Çünkü fiyat belirtilmemiştir. Oysa bir satışın sahih olması için fiyatın rızâya
götürmeyecek şekilde belli olması lazımdır. Ayrıca Hz. Peygamber efendimiz bir
satışta iki şartı nehyetmiştir. Tekrar belirtelim ki, bu hüküm, taraflar
fiyatlardan birisi üzerinde anlaşmadan ayrılmaları halindedir.

2-
Satıcı, malın peşin fiyatını ve belirli vadelere göre vade fiyatını söyler;
alıcı da bu fiyatlardan birisini tercih eder ve bunun üzerinden alış verişi
kesinleştirirler. Bu şekilde yapılan satış sahihtir ve dinî bir mahzuru yoktur.
Bu muâmeleyi faiz olarak değerlendirmek mümkün değildir (Serahsî, el-Mebsut,
XIII, 8). Çünkü kâr meşru olduğu gibi, her zaman aynı olmasını gerektiren bir
dinî hüküm de yoktur. Bugün % 10, yarın % 25 kârla satmakta mahzur olmadığı
gibi, peşin satılması halinde % 25, vadeli satılması halinde % 80 veya başka bir
oran kâr konulmasında da bir mahzur yoktur.

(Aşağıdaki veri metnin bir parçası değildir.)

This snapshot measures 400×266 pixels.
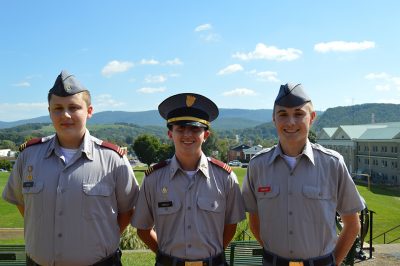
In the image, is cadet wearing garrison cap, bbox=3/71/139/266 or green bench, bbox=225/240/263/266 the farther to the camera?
green bench, bbox=225/240/263/266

Vâde farkı tesbit edilirken banka faiz
oranlarının veya aylık enflasyon miktarının göz önünde bulundurulması bu hükmü
değiştirmez. Çünkü itibar lafızlara değil, mânâlaradır (Mecelle, madde: 3). Vâde
farkı belirlerken bu yollardan birisine tevessül eden şahsın maksadı, faiz almak
değil, parasını enflasyonun aşındırmasından korumaktır.

Şuna da dikkat çekmemiz gerekir. Vadeli satışın
cevazı konusundaki tereddüt, faiz endişesinden değil, fiyatı kesin belli etmeme
ve akit esnasındaki çift şarttan kaynaklanır. Çünkü faiz, aynı cinsten olan veya
aralarında alınıp satılmaları tartı veya ölçü ile olmaları bakımından birlik
bulunan malların (para ile para, buğdayla buğday, arpa...) birbirleri ile alınıp
satılmaları halinde söz konusudur (Merğınânî, el-Hidâye, III, 61 vd.). Oysa
vadeli satışta bu durum söz konusu değildir. Çünkü satılan bir meta, borçlanılan
ise paradır. Böyle olmayıp da aynı cinsten olan malların trampası söz konusu
olsa ve vadeli olan için fazlalık şart koşulsa da bu faizdir, caiz olmaz.